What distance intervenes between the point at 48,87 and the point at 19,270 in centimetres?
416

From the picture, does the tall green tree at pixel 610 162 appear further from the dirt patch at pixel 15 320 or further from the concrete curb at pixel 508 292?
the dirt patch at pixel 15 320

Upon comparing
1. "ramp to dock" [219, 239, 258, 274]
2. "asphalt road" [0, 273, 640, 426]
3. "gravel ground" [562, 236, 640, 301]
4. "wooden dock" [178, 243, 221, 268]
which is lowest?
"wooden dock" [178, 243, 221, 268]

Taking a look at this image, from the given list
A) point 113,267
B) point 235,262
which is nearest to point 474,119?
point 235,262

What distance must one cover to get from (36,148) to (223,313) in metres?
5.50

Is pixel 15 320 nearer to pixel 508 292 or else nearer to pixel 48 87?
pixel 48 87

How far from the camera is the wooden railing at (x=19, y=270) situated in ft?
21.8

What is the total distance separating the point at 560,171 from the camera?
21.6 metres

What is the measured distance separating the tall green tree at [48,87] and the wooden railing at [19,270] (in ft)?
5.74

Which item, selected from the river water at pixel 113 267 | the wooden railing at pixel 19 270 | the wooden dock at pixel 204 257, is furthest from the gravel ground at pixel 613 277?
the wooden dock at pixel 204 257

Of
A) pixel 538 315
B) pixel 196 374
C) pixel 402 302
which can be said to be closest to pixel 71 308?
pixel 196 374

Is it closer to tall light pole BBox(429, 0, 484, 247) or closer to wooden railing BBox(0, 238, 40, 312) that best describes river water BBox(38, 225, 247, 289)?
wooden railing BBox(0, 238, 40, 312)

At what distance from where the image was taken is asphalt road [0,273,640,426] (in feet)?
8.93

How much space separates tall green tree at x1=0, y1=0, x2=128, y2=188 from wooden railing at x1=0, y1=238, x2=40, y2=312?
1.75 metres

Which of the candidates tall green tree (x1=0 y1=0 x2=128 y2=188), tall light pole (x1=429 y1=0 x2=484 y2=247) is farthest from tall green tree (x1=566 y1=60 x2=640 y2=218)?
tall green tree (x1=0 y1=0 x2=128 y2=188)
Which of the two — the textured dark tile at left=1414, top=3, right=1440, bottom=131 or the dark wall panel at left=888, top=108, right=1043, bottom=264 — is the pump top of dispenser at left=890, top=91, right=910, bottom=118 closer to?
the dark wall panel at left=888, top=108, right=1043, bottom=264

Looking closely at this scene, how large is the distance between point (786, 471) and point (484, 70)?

[What needs to be done] Give every line of the data from the line with "How far from" through the final line, both included, as a JSON list of strings with one string per line and blank lines omitted.

[Response to this exercise]
[
  "How far from the camera is the wooden railing at (x=19, y=270) situated in ft?",
  "21.8",
  "What is the total distance separating the point at 560,171 from the camera?",
  "21.6 metres",
  "What is the measured distance separating the tall green tree at [48,87] and the wooden railing at [19,270] (in ft)?",
  "5.74",
  "Which item, selected from the river water at pixel 113 267 | the wooden railing at pixel 19 270 | the wooden dock at pixel 204 257, is furthest from the gravel ground at pixel 613 277?",
  "the wooden dock at pixel 204 257",
  "Of",
  "A) pixel 538 315",
  "B) pixel 196 374",
  "C) pixel 402 302",
  "which can be said to be closest to pixel 71 308?",
  "pixel 196 374",
  "Is it closer to tall light pole BBox(429, 0, 484, 247) or closer to wooden railing BBox(0, 238, 40, 312) that best describes river water BBox(38, 225, 247, 289)?",
  "wooden railing BBox(0, 238, 40, 312)",
  "At what distance from where the image was taken is asphalt road [0,273,640,426] (in feet)?",
  "8.93",
  "How much space separates tall green tree at x1=0, y1=0, x2=128, y2=188 from wooden railing at x1=0, y1=238, x2=40, y2=312?",
  "1.75 metres",
  "Which of the candidates tall green tree (x1=0 y1=0 x2=128 y2=188), tall light pole (x1=429 y1=0 x2=484 y2=247) is farthest from tall green tree (x1=566 y1=60 x2=640 y2=218)?",
  "tall green tree (x1=0 y1=0 x2=128 y2=188)",
  "Which of the two — the textured dark tile at left=1414, top=3, right=1440, bottom=131 or the dark wall panel at left=888, top=108, right=1043, bottom=264 — is the pump top of dispenser at left=890, top=91, right=910, bottom=118 closer to?",
  "the dark wall panel at left=888, top=108, right=1043, bottom=264",
  "Looking closely at this scene, how large is the distance between point (786, 471) and point (484, 70)?"
]